Figure 8.10 provides a visual presentation of the range
in simulated ice extent, and was constructed as follows. For each model listed
in Table 8.3, a 1/0 mask was produced to indicate presence
or absence of ice. The fifteen masks were averaged for each hemisphere and season
and the percentage of models that had sea ice at each grid point was calculated.
|
Figure 8.10: Illustration of the range of sea-ice extent in CMIP1
model simulations listed in Table 8.3: Northern Hemisphere,
DJF (left) and Southern Hemisphere, JJA (right). For each model listed
in Table 8.3, a 1/0 mask is produced to indicate
presence or absence of ice. The fifteen masks were averaged for each hemisphere
and season. The 0.5 contour therefore delineates the region for which
at least half of the models produced sea ice. The 0.1 contour indicates
the region outside of which only 10% of models produced ice, while the
0.9 contour indicates that region inside of which only 10% of models did
not produce ice. The observed boundaries are based on GISST_2.2 (Rayner
et al., 1996) averaged over 1961 to 1990.
|
There is a large range in the ability of models to simulate the position of
the ice edge and its seasonal cycle, particularly in the Southern Hemisphere.
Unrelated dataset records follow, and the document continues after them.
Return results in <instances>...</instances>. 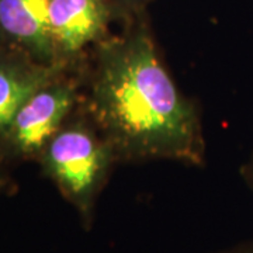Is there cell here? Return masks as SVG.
I'll use <instances>...</instances> for the list:
<instances>
[{
	"label": "cell",
	"mask_w": 253,
	"mask_h": 253,
	"mask_svg": "<svg viewBox=\"0 0 253 253\" xmlns=\"http://www.w3.org/2000/svg\"><path fill=\"white\" fill-rule=\"evenodd\" d=\"M145 13L99 42L87 107L116 159L203 162L199 116L156 52Z\"/></svg>",
	"instance_id": "cell-1"
},
{
	"label": "cell",
	"mask_w": 253,
	"mask_h": 253,
	"mask_svg": "<svg viewBox=\"0 0 253 253\" xmlns=\"http://www.w3.org/2000/svg\"><path fill=\"white\" fill-rule=\"evenodd\" d=\"M44 172L63 197L90 224L100 191L116 155L94 126L83 121L62 126L46 144L42 154Z\"/></svg>",
	"instance_id": "cell-2"
},
{
	"label": "cell",
	"mask_w": 253,
	"mask_h": 253,
	"mask_svg": "<svg viewBox=\"0 0 253 253\" xmlns=\"http://www.w3.org/2000/svg\"><path fill=\"white\" fill-rule=\"evenodd\" d=\"M76 100V84L59 78L36 91L1 132L10 151L20 156L42 154L46 144L63 126Z\"/></svg>",
	"instance_id": "cell-3"
},
{
	"label": "cell",
	"mask_w": 253,
	"mask_h": 253,
	"mask_svg": "<svg viewBox=\"0 0 253 253\" xmlns=\"http://www.w3.org/2000/svg\"><path fill=\"white\" fill-rule=\"evenodd\" d=\"M113 17L109 0H52L48 26L58 61L66 63L107 38Z\"/></svg>",
	"instance_id": "cell-4"
},
{
	"label": "cell",
	"mask_w": 253,
	"mask_h": 253,
	"mask_svg": "<svg viewBox=\"0 0 253 253\" xmlns=\"http://www.w3.org/2000/svg\"><path fill=\"white\" fill-rule=\"evenodd\" d=\"M52 0H0V31L28 58L45 65L58 61L49 34Z\"/></svg>",
	"instance_id": "cell-5"
},
{
	"label": "cell",
	"mask_w": 253,
	"mask_h": 253,
	"mask_svg": "<svg viewBox=\"0 0 253 253\" xmlns=\"http://www.w3.org/2000/svg\"><path fill=\"white\" fill-rule=\"evenodd\" d=\"M65 63L45 65L34 59H0V132H3L20 107L36 91L59 76Z\"/></svg>",
	"instance_id": "cell-6"
},
{
	"label": "cell",
	"mask_w": 253,
	"mask_h": 253,
	"mask_svg": "<svg viewBox=\"0 0 253 253\" xmlns=\"http://www.w3.org/2000/svg\"><path fill=\"white\" fill-rule=\"evenodd\" d=\"M109 1L116 11V16L128 20V18L145 13L146 6L152 0H109Z\"/></svg>",
	"instance_id": "cell-7"
},
{
	"label": "cell",
	"mask_w": 253,
	"mask_h": 253,
	"mask_svg": "<svg viewBox=\"0 0 253 253\" xmlns=\"http://www.w3.org/2000/svg\"><path fill=\"white\" fill-rule=\"evenodd\" d=\"M3 187V179H1V176H0V190Z\"/></svg>",
	"instance_id": "cell-8"
},
{
	"label": "cell",
	"mask_w": 253,
	"mask_h": 253,
	"mask_svg": "<svg viewBox=\"0 0 253 253\" xmlns=\"http://www.w3.org/2000/svg\"><path fill=\"white\" fill-rule=\"evenodd\" d=\"M234 253H253V251H245V252H234Z\"/></svg>",
	"instance_id": "cell-9"
},
{
	"label": "cell",
	"mask_w": 253,
	"mask_h": 253,
	"mask_svg": "<svg viewBox=\"0 0 253 253\" xmlns=\"http://www.w3.org/2000/svg\"><path fill=\"white\" fill-rule=\"evenodd\" d=\"M1 38H4V37H3V34H1V31H0V40H1Z\"/></svg>",
	"instance_id": "cell-10"
}]
</instances>
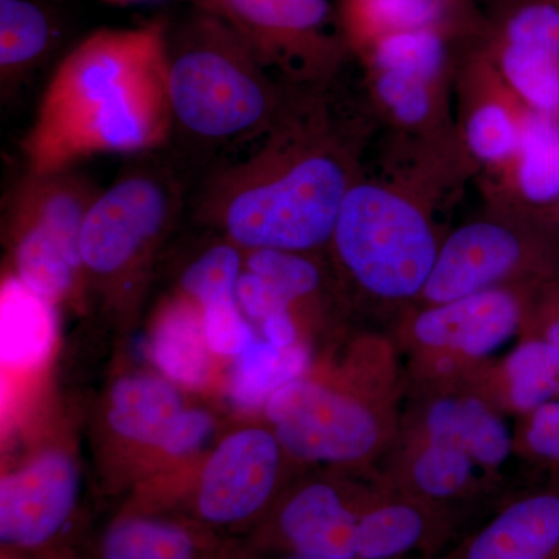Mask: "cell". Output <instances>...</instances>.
<instances>
[{
    "label": "cell",
    "instance_id": "obj_4",
    "mask_svg": "<svg viewBox=\"0 0 559 559\" xmlns=\"http://www.w3.org/2000/svg\"><path fill=\"white\" fill-rule=\"evenodd\" d=\"M331 240L359 285L384 299L423 293L440 250L421 210L374 183L352 186Z\"/></svg>",
    "mask_w": 559,
    "mask_h": 559
},
{
    "label": "cell",
    "instance_id": "obj_22",
    "mask_svg": "<svg viewBox=\"0 0 559 559\" xmlns=\"http://www.w3.org/2000/svg\"><path fill=\"white\" fill-rule=\"evenodd\" d=\"M308 362L310 356L304 345L282 349L271 342L255 341L235 362L230 399L242 409H255L283 385L300 380Z\"/></svg>",
    "mask_w": 559,
    "mask_h": 559
},
{
    "label": "cell",
    "instance_id": "obj_19",
    "mask_svg": "<svg viewBox=\"0 0 559 559\" xmlns=\"http://www.w3.org/2000/svg\"><path fill=\"white\" fill-rule=\"evenodd\" d=\"M429 441L463 448L485 466H499L511 451L506 423L476 399H444L430 407L426 419Z\"/></svg>",
    "mask_w": 559,
    "mask_h": 559
},
{
    "label": "cell",
    "instance_id": "obj_9",
    "mask_svg": "<svg viewBox=\"0 0 559 559\" xmlns=\"http://www.w3.org/2000/svg\"><path fill=\"white\" fill-rule=\"evenodd\" d=\"M278 463V441L266 430H241L224 440L202 476V520L226 525L255 516L271 498Z\"/></svg>",
    "mask_w": 559,
    "mask_h": 559
},
{
    "label": "cell",
    "instance_id": "obj_33",
    "mask_svg": "<svg viewBox=\"0 0 559 559\" xmlns=\"http://www.w3.org/2000/svg\"><path fill=\"white\" fill-rule=\"evenodd\" d=\"M377 92L381 102L403 123L418 124L428 119L432 108L428 81L406 73L380 70L377 72Z\"/></svg>",
    "mask_w": 559,
    "mask_h": 559
},
{
    "label": "cell",
    "instance_id": "obj_41",
    "mask_svg": "<svg viewBox=\"0 0 559 559\" xmlns=\"http://www.w3.org/2000/svg\"><path fill=\"white\" fill-rule=\"evenodd\" d=\"M286 559H310V558H296V557H289V558H286Z\"/></svg>",
    "mask_w": 559,
    "mask_h": 559
},
{
    "label": "cell",
    "instance_id": "obj_12",
    "mask_svg": "<svg viewBox=\"0 0 559 559\" xmlns=\"http://www.w3.org/2000/svg\"><path fill=\"white\" fill-rule=\"evenodd\" d=\"M521 308L506 289L489 288L421 312L414 334L426 347L481 358L502 347L520 326Z\"/></svg>",
    "mask_w": 559,
    "mask_h": 559
},
{
    "label": "cell",
    "instance_id": "obj_3",
    "mask_svg": "<svg viewBox=\"0 0 559 559\" xmlns=\"http://www.w3.org/2000/svg\"><path fill=\"white\" fill-rule=\"evenodd\" d=\"M168 94L173 132L202 146L238 145L280 112L266 66L226 21L200 7L168 24Z\"/></svg>",
    "mask_w": 559,
    "mask_h": 559
},
{
    "label": "cell",
    "instance_id": "obj_17",
    "mask_svg": "<svg viewBox=\"0 0 559 559\" xmlns=\"http://www.w3.org/2000/svg\"><path fill=\"white\" fill-rule=\"evenodd\" d=\"M455 9L457 0H340L337 14L347 44L366 51L393 33L448 31Z\"/></svg>",
    "mask_w": 559,
    "mask_h": 559
},
{
    "label": "cell",
    "instance_id": "obj_24",
    "mask_svg": "<svg viewBox=\"0 0 559 559\" xmlns=\"http://www.w3.org/2000/svg\"><path fill=\"white\" fill-rule=\"evenodd\" d=\"M518 186L528 201L547 204L559 198V124L532 112L521 121Z\"/></svg>",
    "mask_w": 559,
    "mask_h": 559
},
{
    "label": "cell",
    "instance_id": "obj_35",
    "mask_svg": "<svg viewBox=\"0 0 559 559\" xmlns=\"http://www.w3.org/2000/svg\"><path fill=\"white\" fill-rule=\"evenodd\" d=\"M525 443L533 455L559 466V401L544 404L532 412Z\"/></svg>",
    "mask_w": 559,
    "mask_h": 559
},
{
    "label": "cell",
    "instance_id": "obj_26",
    "mask_svg": "<svg viewBox=\"0 0 559 559\" xmlns=\"http://www.w3.org/2000/svg\"><path fill=\"white\" fill-rule=\"evenodd\" d=\"M447 32L443 28H421L393 33L378 39L366 53H369L377 72L406 73L433 83L447 62Z\"/></svg>",
    "mask_w": 559,
    "mask_h": 559
},
{
    "label": "cell",
    "instance_id": "obj_37",
    "mask_svg": "<svg viewBox=\"0 0 559 559\" xmlns=\"http://www.w3.org/2000/svg\"><path fill=\"white\" fill-rule=\"evenodd\" d=\"M263 330L266 341L277 348H289L296 344V325L289 308L272 312L263 320Z\"/></svg>",
    "mask_w": 559,
    "mask_h": 559
},
{
    "label": "cell",
    "instance_id": "obj_25",
    "mask_svg": "<svg viewBox=\"0 0 559 559\" xmlns=\"http://www.w3.org/2000/svg\"><path fill=\"white\" fill-rule=\"evenodd\" d=\"M500 73L530 108L544 116L559 112V58L530 47L496 43Z\"/></svg>",
    "mask_w": 559,
    "mask_h": 559
},
{
    "label": "cell",
    "instance_id": "obj_40",
    "mask_svg": "<svg viewBox=\"0 0 559 559\" xmlns=\"http://www.w3.org/2000/svg\"><path fill=\"white\" fill-rule=\"evenodd\" d=\"M452 369H454V362L451 359H441L439 364L440 373H450Z\"/></svg>",
    "mask_w": 559,
    "mask_h": 559
},
{
    "label": "cell",
    "instance_id": "obj_13",
    "mask_svg": "<svg viewBox=\"0 0 559 559\" xmlns=\"http://www.w3.org/2000/svg\"><path fill=\"white\" fill-rule=\"evenodd\" d=\"M362 509L349 506L330 485H310L282 507L275 533L290 557L358 559Z\"/></svg>",
    "mask_w": 559,
    "mask_h": 559
},
{
    "label": "cell",
    "instance_id": "obj_11",
    "mask_svg": "<svg viewBox=\"0 0 559 559\" xmlns=\"http://www.w3.org/2000/svg\"><path fill=\"white\" fill-rule=\"evenodd\" d=\"M521 259L520 238L509 227L489 221L466 224L439 250L423 296L433 305L473 296L506 278Z\"/></svg>",
    "mask_w": 559,
    "mask_h": 559
},
{
    "label": "cell",
    "instance_id": "obj_20",
    "mask_svg": "<svg viewBox=\"0 0 559 559\" xmlns=\"http://www.w3.org/2000/svg\"><path fill=\"white\" fill-rule=\"evenodd\" d=\"M182 412V400L168 382L130 377L112 390L109 421L124 439L160 448Z\"/></svg>",
    "mask_w": 559,
    "mask_h": 559
},
{
    "label": "cell",
    "instance_id": "obj_1",
    "mask_svg": "<svg viewBox=\"0 0 559 559\" xmlns=\"http://www.w3.org/2000/svg\"><path fill=\"white\" fill-rule=\"evenodd\" d=\"M173 135L168 22L102 28L55 69L22 153L35 175L69 171L98 154L159 148Z\"/></svg>",
    "mask_w": 559,
    "mask_h": 559
},
{
    "label": "cell",
    "instance_id": "obj_7",
    "mask_svg": "<svg viewBox=\"0 0 559 559\" xmlns=\"http://www.w3.org/2000/svg\"><path fill=\"white\" fill-rule=\"evenodd\" d=\"M180 186L168 173L138 168L100 191L81 231L83 266L94 274L123 272L168 229L180 210Z\"/></svg>",
    "mask_w": 559,
    "mask_h": 559
},
{
    "label": "cell",
    "instance_id": "obj_39",
    "mask_svg": "<svg viewBox=\"0 0 559 559\" xmlns=\"http://www.w3.org/2000/svg\"><path fill=\"white\" fill-rule=\"evenodd\" d=\"M103 2L114 7H128L134 5V3L148 2V0H103ZM190 2L193 3V5H198L202 0H190Z\"/></svg>",
    "mask_w": 559,
    "mask_h": 559
},
{
    "label": "cell",
    "instance_id": "obj_21",
    "mask_svg": "<svg viewBox=\"0 0 559 559\" xmlns=\"http://www.w3.org/2000/svg\"><path fill=\"white\" fill-rule=\"evenodd\" d=\"M207 340L201 307L189 299L168 305L151 337L154 362L171 380L200 388L209 373Z\"/></svg>",
    "mask_w": 559,
    "mask_h": 559
},
{
    "label": "cell",
    "instance_id": "obj_32",
    "mask_svg": "<svg viewBox=\"0 0 559 559\" xmlns=\"http://www.w3.org/2000/svg\"><path fill=\"white\" fill-rule=\"evenodd\" d=\"M499 43L547 51L559 58V3L528 0L503 17Z\"/></svg>",
    "mask_w": 559,
    "mask_h": 559
},
{
    "label": "cell",
    "instance_id": "obj_27",
    "mask_svg": "<svg viewBox=\"0 0 559 559\" xmlns=\"http://www.w3.org/2000/svg\"><path fill=\"white\" fill-rule=\"evenodd\" d=\"M507 377L514 407L535 412L559 401V347L549 341H530L511 353Z\"/></svg>",
    "mask_w": 559,
    "mask_h": 559
},
{
    "label": "cell",
    "instance_id": "obj_18",
    "mask_svg": "<svg viewBox=\"0 0 559 559\" xmlns=\"http://www.w3.org/2000/svg\"><path fill=\"white\" fill-rule=\"evenodd\" d=\"M57 336L51 301L10 277L0 296V355L17 369L38 366L49 355Z\"/></svg>",
    "mask_w": 559,
    "mask_h": 559
},
{
    "label": "cell",
    "instance_id": "obj_29",
    "mask_svg": "<svg viewBox=\"0 0 559 559\" xmlns=\"http://www.w3.org/2000/svg\"><path fill=\"white\" fill-rule=\"evenodd\" d=\"M473 457L454 443L429 441L414 465V484L421 496L433 500L452 499L468 487Z\"/></svg>",
    "mask_w": 559,
    "mask_h": 559
},
{
    "label": "cell",
    "instance_id": "obj_28",
    "mask_svg": "<svg viewBox=\"0 0 559 559\" xmlns=\"http://www.w3.org/2000/svg\"><path fill=\"white\" fill-rule=\"evenodd\" d=\"M242 272L240 248L224 242L209 249L183 274L182 289L189 300L205 308L215 301L237 299L238 280Z\"/></svg>",
    "mask_w": 559,
    "mask_h": 559
},
{
    "label": "cell",
    "instance_id": "obj_23",
    "mask_svg": "<svg viewBox=\"0 0 559 559\" xmlns=\"http://www.w3.org/2000/svg\"><path fill=\"white\" fill-rule=\"evenodd\" d=\"M103 559H212L189 528L150 518H124L103 540Z\"/></svg>",
    "mask_w": 559,
    "mask_h": 559
},
{
    "label": "cell",
    "instance_id": "obj_36",
    "mask_svg": "<svg viewBox=\"0 0 559 559\" xmlns=\"http://www.w3.org/2000/svg\"><path fill=\"white\" fill-rule=\"evenodd\" d=\"M213 421L207 414L200 411L182 412L168 436L165 437L160 450L173 455H183L197 450L212 432Z\"/></svg>",
    "mask_w": 559,
    "mask_h": 559
},
{
    "label": "cell",
    "instance_id": "obj_31",
    "mask_svg": "<svg viewBox=\"0 0 559 559\" xmlns=\"http://www.w3.org/2000/svg\"><path fill=\"white\" fill-rule=\"evenodd\" d=\"M466 140L477 159L489 164L509 160L520 150L521 121L502 103H484L471 112Z\"/></svg>",
    "mask_w": 559,
    "mask_h": 559
},
{
    "label": "cell",
    "instance_id": "obj_16",
    "mask_svg": "<svg viewBox=\"0 0 559 559\" xmlns=\"http://www.w3.org/2000/svg\"><path fill=\"white\" fill-rule=\"evenodd\" d=\"M57 17L40 0H0V84L16 90L57 49Z\"/></svg>",
    "mask_w": 559,
    "mask_h": 559
},
{
    "label": "cell",
    "instance_id": "obj_34",
    "mask_svg": "<svg viewBox=\"0 0 559 559\" xmlns=\"http://www.w3.org/2000/svg\"><path fill=\"white\" fill-rule=\"evenodd\" d=\"M202 319L209 347L219 355L240 356L255 342L237 299L207 305L202 308Z\"/></svg>",
    "mask_w": 559,
    "mask_h": 559
},
{
    "label": "cell",
    "instance_id": "obj_2",
    "mask_svg": "<svg viewBox=\"0 0 559 559\" xmlns=\"http://www.w3.org/2000/svg\"><path fill=\"white\" fill-rule=\"evenodd\" d=\"M255 148L223 162L198 194V215L241 249L305 252L333 238L352 179L344 154L277 114Z\"/></svg>",
    "mask_w": 559,
    "mask_h": 559
},
{
    "label": "cell",
    "instance_id": "obj_30",
    "mask_svg": "<svg viewBox=\"0 0 559 559\" xmlns=\"http://www.w3.org/2000/svg\"><path fill=\"white\" fill-rule=\"evenodd\" d=\"M246 270L260 275L286 305L310 296L320 285L318 266L289 250H249Z\"/></svg>",
    "mask_w": 559,
    "mask_h": 559
},
{
    "label": "cell",
    "instance_id": "obj_15",
    "mask_svg": "<svg viewBox=\"0 0 559 559\" xmlns=\"http://www.w3.org/2000/svg\"><path fill=\"white\" fill-rule=\"evenodd\" d=\"M443 516L418 499L381 500L364 507L358 527V559H409L443 535Z\"/></svg>",
    "mask_w": 559,
    "mask_h": 559
},
{
    "label": "cell",
    "instance_id": "obj_10",
    "mask_svg": "<svg viewBox=\"0 0 559 559\" xmlns=\"http://www.w3.org/2000/svg\"><path fill=\"white\" fill-rule=\"evenodd\" d=\"M79 474L68 455L47 452L0 485V538L21 549L43 546L69 520Z\"/></svg>",
    "mask_w": 559,
    "mask_h": 559
},
{
    "label": "cell",
    "instance_id": "obj_14",
    "mask_svg": "<svg viewBox=\"0 0 559 559\" xmlns=\"http://www.w3.org/2000/svg\"><path fill=\"white\" fill-rule=\"evenodd\" d=\"M444 559H559V481L511 502Z\"/></svg>",
    "mask_w": 559,
    "mask_h": 559
},
{
    "label": "cell",
    "instance_id": "obj_5",
    "mask_svg": "<svg viewBox=\"0 0 559 559\" xmlns=\"http://www.w3.org/2000/svg\"><path fill=\"white\" fill-rule=\"evenodd\" d=\"M92 193L68 176L22 179L10 198L16 277L43 299L64 297L83 266L81 231Z\"/></svg>",
    "mask_w": 559,
    "mask_h": 559
},
{
    "label": "cell",
    "instance_id": "obj_8",
    "mask_svg": "<svg viewBox=\"0 0 559 559\" xmlns=\"http://www.w3.org/2000/svg\"><path fill=\"white\" fill-rule=\"evenodd\" d=\"M266 412L280 443L305 460L353 462L366 457L380 439L377 419L366 407L304 380L277 390Z\"/></svg>",
    "mask_w": 559,
    "mask_h": 559
},
{
    "label": "cell",
    "instance_id": "obj_6",
    "mask_svg": "<svg viewBox=\"0 0 559 559\" xmlns=\"http://www.w3.org/2000/svg\"><path fill=\"white\" fill-rule=\"evenodd\" d=\"M193 7L226 21L267 69L288 75H319L347 44L330 0H202Z\"/></svg>",
    "mask_w": 559,
    "mask_h": 559
},
{
    "label": "cell",
    "instance_id": "obj_38",
    "mask_svg": "<svg viewBox=\"0 0 559 559\" xmlns=\"http://www.w3.org/2000/svg\"><path fill=\"white\" fill-rule=\"evenodd\" d=\"M546 341L559 347V318L551 320L549 325H547Z\"/></svg>",
    "mask_w": 559,
    "mask_h": 559
}]
</instances>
Models that employ flux adjustment tend, on average, to produce smaller ice
extent errors, but there is no obvious connection between fidelity of simulated
ice extent and the inclusion of an ice dynamics scheme. The latter finding probably
reflects the additional impact of errors in the simulated wind field and surface
heat fluxes that offset, to a great extent, any improvements due to including
more realistic parametrizations of the physics of ice motion. In turn this partially
explains the relative slowness in the inclusion of sophisticated sea ice models
with AOGCMs. However, even with quite simple formulations of sea ice, in transient
simulations, some AOGCMs demonstrate ability to realistically reproduce observed
annual trend in the Arctic sea ice extent during several past decades of the
20th century (see Chapter 2, Section
2.2.5.2), which adds some more confidence in the use of AOGCM for future
climate projections (Vinnikov et al., 1999)